Selected extract:

##############################

The tour was excellent with an English speaking guide. They also provide boots, so bring socks if you know your kids will be uncomfortable wearing bare feet inside their boots. We also had the whole family wear sun shirts and sun hats since it’s very hot in the highlands and not a lot of shade. Put on your sunscreen and bug spray, too!

The tour takes about an hour, and it was so exciting to see these majestic and gigantic creatures up close. At the end of the tour you walk through lava tubes underground, which was really exciting for the kids.

Our driver dropped us off at our hotel, and we relaxed there for a little bit, then got some ice cream for dinner from a place called SharkBay. I highly recommend this spot because the ice cream is cheap, you can pick 3 toppings included in the price, and they accept credit card!

We finished the evening by walking around the port area in town to watch the wildlife and we saw tons of birds, Sally lightfoot crabs, sea lions, marine iguanas, black tip reef sharks, golden rays, and more.

Day 6: Tortuga Bay on Santa Cruz

On this day we didn’t have any solid plans. It was nice to have more of a laid back day after our crazy travel experience the previous day.

We grabbed breakfast by the port, which was more challenging than it should have been since most restaurants and cafes on Santa Cruz don’t open until 9 or later.

Our plan was to head to a beach called Torguga Bay, which is a bit of a walk from town. We walked almost 2 miles to Tortuga Bay, a white sand beach made up of 2 parts: Playa Brava and Playa Mansa.

Playa Brava is a beautiful beach but unswimmable with strong currents. If you walk another 3/4 mile along Playa Brava you’ll reach Playa Mansa, a lagoon where you can swim and spot wildlife.

You’ll start seeing signs for Tortuga Bay around Puerto Ayora, and you can just start walking in the direction they point to, or just put it in the maps app on your phone. After walking a while you’ll reach some stairs, then a Visitor Center of sorts at the top of the stairs.

##############################

Collected data:

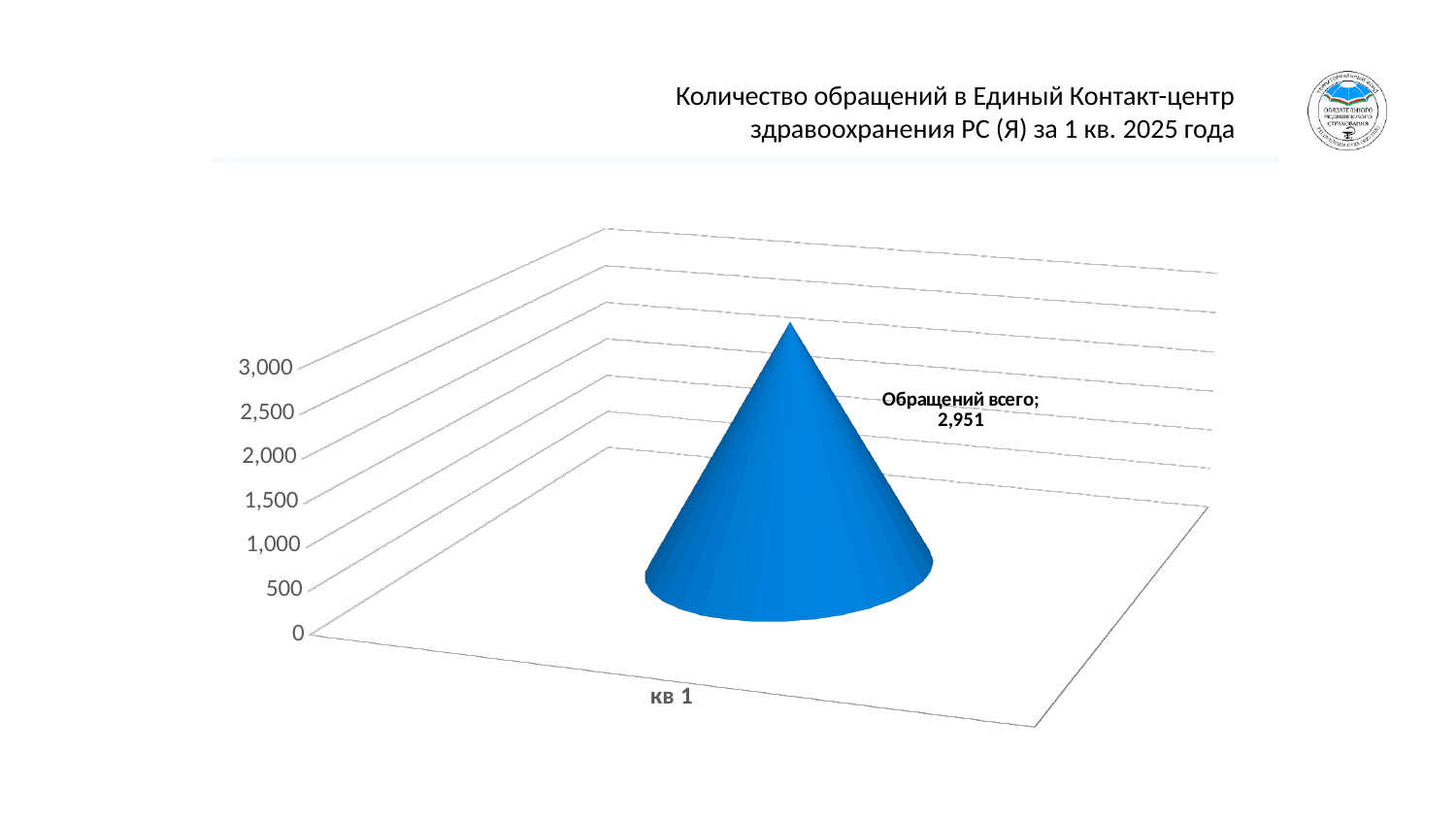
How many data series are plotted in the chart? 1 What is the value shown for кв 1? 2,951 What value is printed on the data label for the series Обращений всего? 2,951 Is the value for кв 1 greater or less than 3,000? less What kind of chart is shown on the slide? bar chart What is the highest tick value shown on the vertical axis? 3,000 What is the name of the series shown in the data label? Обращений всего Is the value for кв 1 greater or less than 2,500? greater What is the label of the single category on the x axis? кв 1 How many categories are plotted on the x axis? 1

##############################

Your instructions:
Answer from the travel text:
1. How long does the tour take?
2. How far did the family walk to reach Tortuga Bay?
3. Why can't you swim at Playa Brava?

Result for this exercise:
1. About an hour.
2. Almost 2 miles.
3. It has strong currents.